### What you will do
a) Summarize the passage about a father and his sleepy son in two sentences.
b) According to the passage about a father and his sleepy son, what is the foundation of the writer's relationship with the son?

### Text passage
-.-.-
That moment touched me.  You can't really fake anything when you're that far asleep.  Whatever you're feeling inside--fear or anger or love--is going to come out.  I was happy that my little boy's subconscious reaction to his dad was, "Great!  It's great to see you!"  If it had been different, I could not have changed it.  There was no reasoning, no logical thought.  It was what it was.  Nor could I have bought that moment with any gift.  I can always get a smile and a happy boy with presents, but not that smile...that soul-deep, mostly-asleep, totally innocent and open and unconscious one.  That moment spoke of a good relationship between us.

I also realized that this precious moment was build on a lot of small occasions.  A deep foundation of trust doesn't happen overnight.  It can't be cajoled or enacted into being.  I've worked every day to be a good dad, to be trustworthy and loving.  I've not been perfect.  Nor has Derek always been happy with me (and still isn't plenty of times).  But dig down beneath all that and the foundation of our relationship is trust and love, shown through a thousand isolated moments.  Without those little moments, we don't get the big "Great! Great!" one.
-.-.-
### Dataset

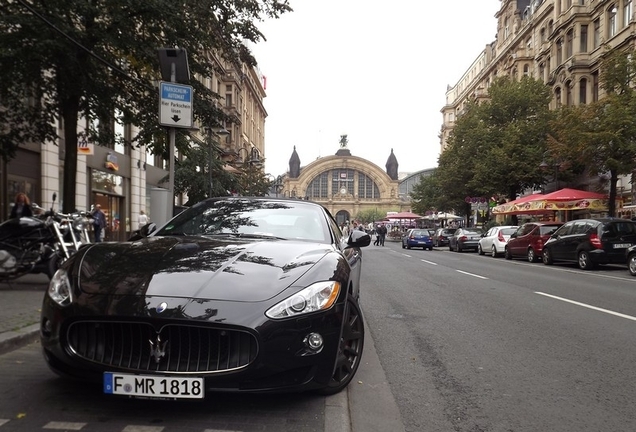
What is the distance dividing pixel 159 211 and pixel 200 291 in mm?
6470

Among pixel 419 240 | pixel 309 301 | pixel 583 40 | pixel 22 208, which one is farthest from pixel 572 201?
pixel 309 301

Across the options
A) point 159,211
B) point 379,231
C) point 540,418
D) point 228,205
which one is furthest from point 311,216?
point 379,231

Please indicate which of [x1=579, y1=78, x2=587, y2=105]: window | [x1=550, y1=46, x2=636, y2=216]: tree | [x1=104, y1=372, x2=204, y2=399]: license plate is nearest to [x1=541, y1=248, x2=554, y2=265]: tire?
[x1=550, y1=46, x2=636, y2=216]: tree

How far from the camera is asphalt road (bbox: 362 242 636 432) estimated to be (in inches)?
139

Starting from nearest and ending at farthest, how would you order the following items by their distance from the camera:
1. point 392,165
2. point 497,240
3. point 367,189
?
point 497,240, point 367,189, point 392,165

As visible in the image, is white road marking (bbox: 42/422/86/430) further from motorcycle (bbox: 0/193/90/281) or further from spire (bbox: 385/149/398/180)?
spire (bbox: 385/149/398/180)

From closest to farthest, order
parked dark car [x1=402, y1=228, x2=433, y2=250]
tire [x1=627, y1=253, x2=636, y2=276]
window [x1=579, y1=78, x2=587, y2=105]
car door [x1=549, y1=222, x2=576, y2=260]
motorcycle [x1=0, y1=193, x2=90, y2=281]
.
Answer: motorcycle [x1=0, y1=193, x2=90, y2=281] < tire [x1=627, y1=253, x2=636, y2=276] < car door [x1=549, y1=222, x2=576, y2=260] < window [x1=579, y1=78, x2=587, y2=105] < parked dark car [x1=402, y1=228, x2=433, y2=250]

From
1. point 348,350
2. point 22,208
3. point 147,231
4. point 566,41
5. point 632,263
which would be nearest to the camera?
point 348,350

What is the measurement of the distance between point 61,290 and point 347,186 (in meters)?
123

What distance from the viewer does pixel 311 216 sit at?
5.05 meters

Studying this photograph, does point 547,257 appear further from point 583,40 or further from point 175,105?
point 583,40

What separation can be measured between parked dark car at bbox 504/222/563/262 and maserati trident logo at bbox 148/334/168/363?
65.5 feet

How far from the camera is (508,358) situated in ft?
16.4

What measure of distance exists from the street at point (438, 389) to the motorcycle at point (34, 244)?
3.30m
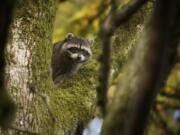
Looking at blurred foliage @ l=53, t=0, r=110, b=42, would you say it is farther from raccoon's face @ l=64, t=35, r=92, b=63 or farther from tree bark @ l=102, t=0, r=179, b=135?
tree bark @ l=102, t=0, r=179, b=135

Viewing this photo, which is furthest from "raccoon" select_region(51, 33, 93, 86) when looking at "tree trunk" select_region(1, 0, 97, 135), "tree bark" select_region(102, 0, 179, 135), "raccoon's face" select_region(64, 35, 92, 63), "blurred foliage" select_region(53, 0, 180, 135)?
"tree bark" select_region(102, 0, 179, 135)

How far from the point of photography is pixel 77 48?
9.55 metres

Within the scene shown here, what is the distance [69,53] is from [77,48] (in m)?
0.17

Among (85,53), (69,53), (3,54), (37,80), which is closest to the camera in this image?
(3,54)

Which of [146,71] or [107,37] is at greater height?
[107,37]

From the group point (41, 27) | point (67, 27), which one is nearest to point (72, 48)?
point (67, 27)

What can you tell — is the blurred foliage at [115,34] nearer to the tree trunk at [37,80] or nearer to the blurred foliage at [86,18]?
the blurred foliage at [86,18]

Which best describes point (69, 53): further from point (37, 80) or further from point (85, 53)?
point (37, 80)

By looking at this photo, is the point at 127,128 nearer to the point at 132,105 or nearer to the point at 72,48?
the point at 132,105

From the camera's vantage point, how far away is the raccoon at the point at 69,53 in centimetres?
911

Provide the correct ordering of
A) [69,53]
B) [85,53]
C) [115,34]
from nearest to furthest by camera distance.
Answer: [115,34] → [85,53] → [69,53]

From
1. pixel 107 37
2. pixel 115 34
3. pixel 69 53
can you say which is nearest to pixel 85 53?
pixel 69 53

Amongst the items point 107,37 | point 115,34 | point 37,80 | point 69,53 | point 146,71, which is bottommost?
point 69,53

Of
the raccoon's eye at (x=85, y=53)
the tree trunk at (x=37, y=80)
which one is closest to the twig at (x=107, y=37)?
the tree trunk at (x=37, y=80)
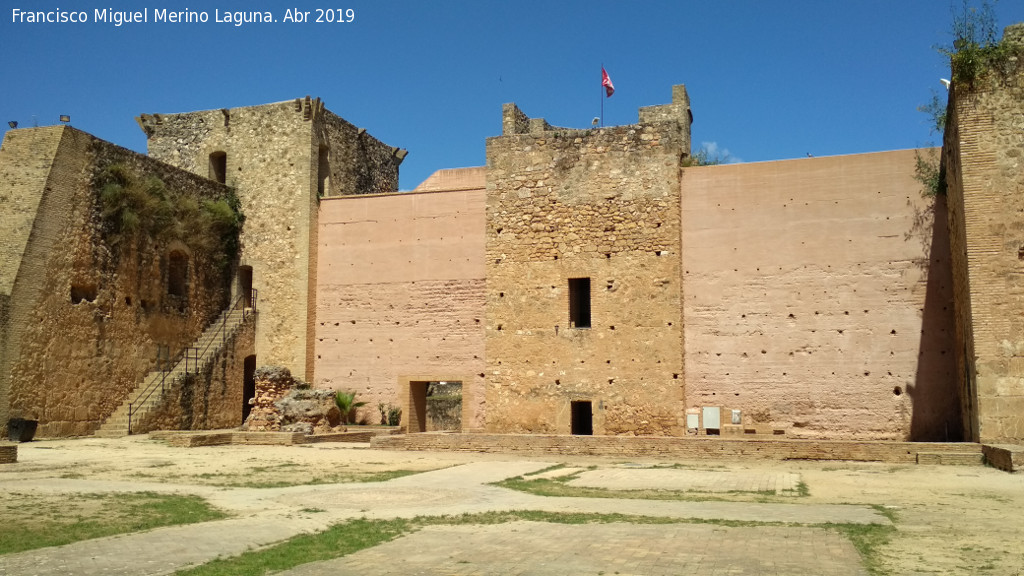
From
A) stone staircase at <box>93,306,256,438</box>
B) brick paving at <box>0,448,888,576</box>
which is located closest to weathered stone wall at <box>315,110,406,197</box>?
stone staircase at <box>93,306,256,438</box>

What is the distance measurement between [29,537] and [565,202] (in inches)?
583

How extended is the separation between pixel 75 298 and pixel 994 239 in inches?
695

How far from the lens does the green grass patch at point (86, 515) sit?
7.16 metres

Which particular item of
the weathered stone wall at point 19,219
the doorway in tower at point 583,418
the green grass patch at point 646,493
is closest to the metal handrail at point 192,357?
the weathered stone wall at point 19,219

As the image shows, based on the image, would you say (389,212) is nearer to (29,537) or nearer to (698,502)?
(698,502)

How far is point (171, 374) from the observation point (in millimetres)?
21641

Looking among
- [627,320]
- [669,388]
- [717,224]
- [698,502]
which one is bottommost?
[698,502]

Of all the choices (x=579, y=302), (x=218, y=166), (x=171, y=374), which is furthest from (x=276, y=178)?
(x=579, y=302)

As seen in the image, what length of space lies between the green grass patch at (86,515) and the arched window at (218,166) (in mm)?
16367

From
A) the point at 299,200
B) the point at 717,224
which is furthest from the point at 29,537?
the point at 299,200

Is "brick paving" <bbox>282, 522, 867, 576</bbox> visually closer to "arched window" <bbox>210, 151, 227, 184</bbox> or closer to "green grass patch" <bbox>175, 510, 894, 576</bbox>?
"green grass patch" <bbox>175, 510, 894, 576</bbox>

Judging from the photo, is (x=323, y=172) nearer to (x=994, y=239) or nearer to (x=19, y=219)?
(x=19, y=219)

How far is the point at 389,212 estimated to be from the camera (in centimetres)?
Answer: 2275

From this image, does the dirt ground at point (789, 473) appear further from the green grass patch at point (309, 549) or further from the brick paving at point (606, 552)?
the green grass patch at point (309, 549)
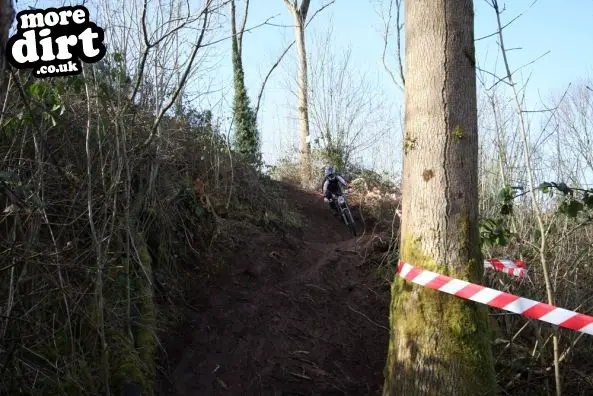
-.-.-
### Task-by-task answers
a) The writer was touched when his mostly asleep son greeted him with genuine happiness, a reaction he could neither have changed nor bought with any gift and which reflected a good relationship between them. He realized that this moment rested on a deep foundation of trust and love built through many small occasions of daily effort to be a good dad.

b) Trust and love, shown through a thousand isolated moments.